EXERCISE:
Rewrite the rows below as a JSON list of strings, one string per line, with blank lines dropped. Leave the pictures out.

MATERIAL SHOWN:
------------

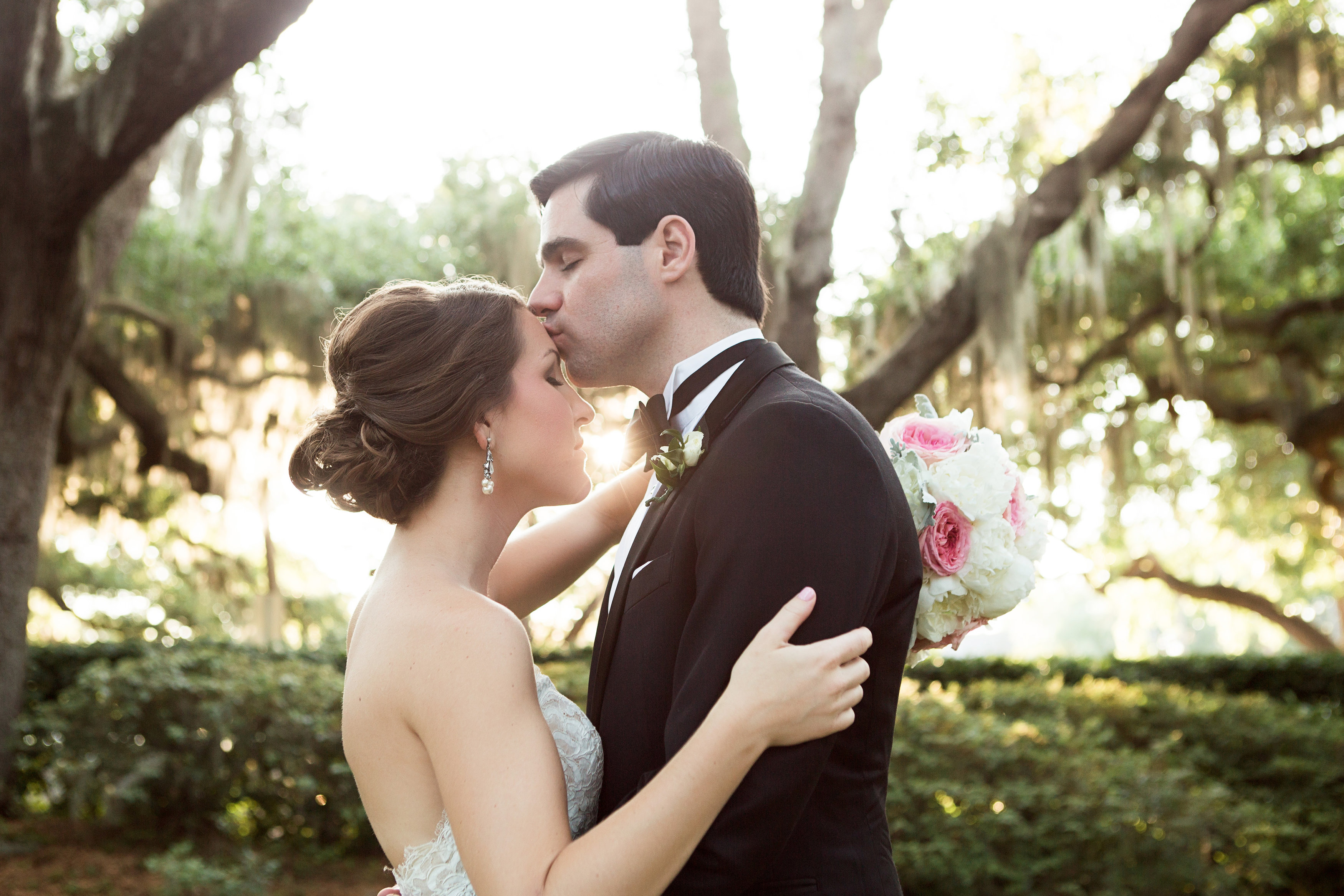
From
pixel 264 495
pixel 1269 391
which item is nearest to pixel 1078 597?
pixel 1269 391

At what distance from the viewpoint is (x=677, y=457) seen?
2002 millimetres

------------

EXERCISE ANSWER:
[
  "From",
  "pixel 264 495",
  "pixel 1269 391",
  "which item is nearest to pixel 1078 597?",
  "pixel 1269 391",
  "At what distance from the viewpoint is (x=677, y=457) seen?",
  "2002 millimetres"
]